Bryan Roussell, a detective in the Special Victims Unit of the Hollywood Police Department, has received many calls from parents who also don’t realize the consequences.
“[Parents] don’t understand that their daughter or their son is the one who started the crime by taking the picture of themselves and posting them on the Internet,” Roussell said.
“If a kid has a bunch of stored nude images [of minors] on his computer, he’ll be arrested for that and he’ll have to go through the judicial system like anybody else, whether he’s an adult or a child.”
Also, in many states, like Florida, if a person is convicted of a crime against children, it automatically registers him/her with the sex offender registry, a lifelong curse.
What really perturbs authorities and parents is why adolescents take these pictures. Therapist Ana M. Moreno, a licensed mental health counselor in Miami, believes self-esteem plays a role in these behaviors.

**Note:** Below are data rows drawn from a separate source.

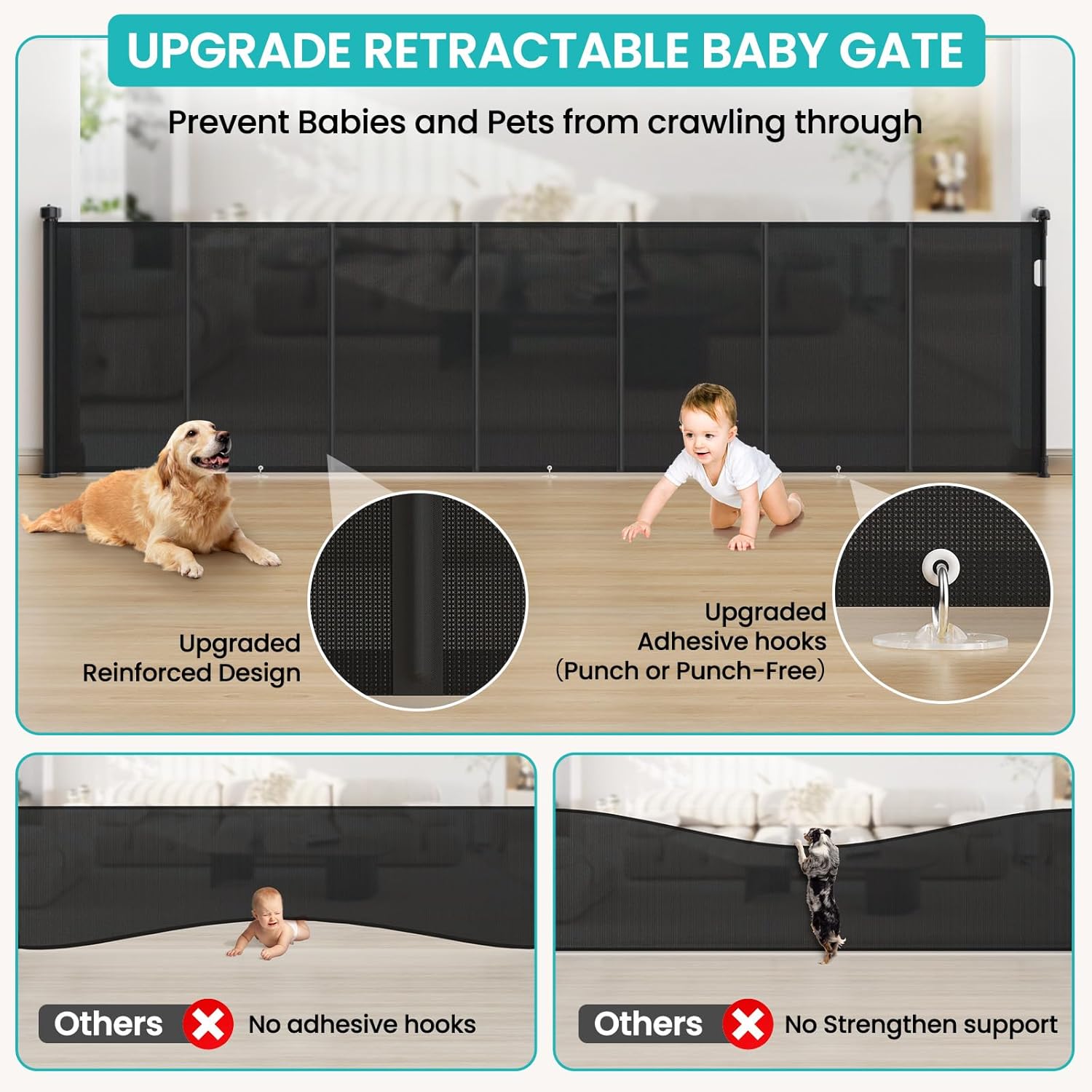 UPGRADE RETRACTABLE BABY GATE

Prevent Babies and Pets from crawling through

Upgraded Reinforced Design

Upgraded Adhesive hooks (Punch or Punch-Free)

Others No adhesive hooks

Others No Strengthen support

“The cases I have worked with that have engaged in this behavior are looking for outside validation. These teen girls feel that their sexuality makes them ‘popular’ and attracts attention,” Moreno said. “They may not feel good about their decision to share sexual pictures; however, if positive validation is received, they tend to feel content and sometimes elated with the feedback.”
Child pornography prosecutions skyrocketed in 2004, the same year as the creation of Facebook, creating a 650 percent increase from 1994.
“Those pictures are going to get out and you know how it is in school. Everyone will call these kids names. Now she becomes a ‘slut’ and she’s going to have to deal with that social issue,” Roussell said.
The trend is affecting people at all levels. Even celebrities like Miley Cyrus and Vanessa Hudges have been caught in the act of “sexting” and sending nude photos to people in confidence.
Nancy Willard, executive director of the Center for Safe and Responsible Internet Use, said the trend is not limited by gender.
“It’s not just teen girls,” she said, “but it’s also teen boys who are sending these images. When the images start to go viral, however, far more often, girls’ images go viral. It’s developmental, stupid behavior where nobody intended to harm anybody.
“One of the categories that ‘sexting’ falls under,” Willard said, “is when young people are trying to find a partner, trying to find someone to tell them things like ‘I love you, babe.’ Then the images end up getting posted to the Internet and they go viral.”
According to a survey Willard conducted, when minors were asked what they’d do if they were asked to send a nude picture, 94 percent of the group said “No way, never, goodbye.”
“The problem is that the hot, amazing junior boy is asking for nudes from the cute, little freshman girl, and all the while saying ‘everyone does it all the time, it’s a normal thing, I’d never send it to anyone, it’ll just be between you and me.’
Schools should begin surveying young people to show that freshman that, no, not everyone is sending nude pictures,” Willard said.
Everyone has a different mindset on where this trend will take society if it continues without fix.
“Learning about sexuality could start happening at a younger age,” Brandon Mercado, 16, said. “It could become popular and even become widely accepted.”
Many believe that since it’s a teen behavior problem, the duty of fixing it relies on the parents.
“Parents are encouraged to set rules and consequences,” Moreno, the therapist, said. “Every moment can be a teachable moment.”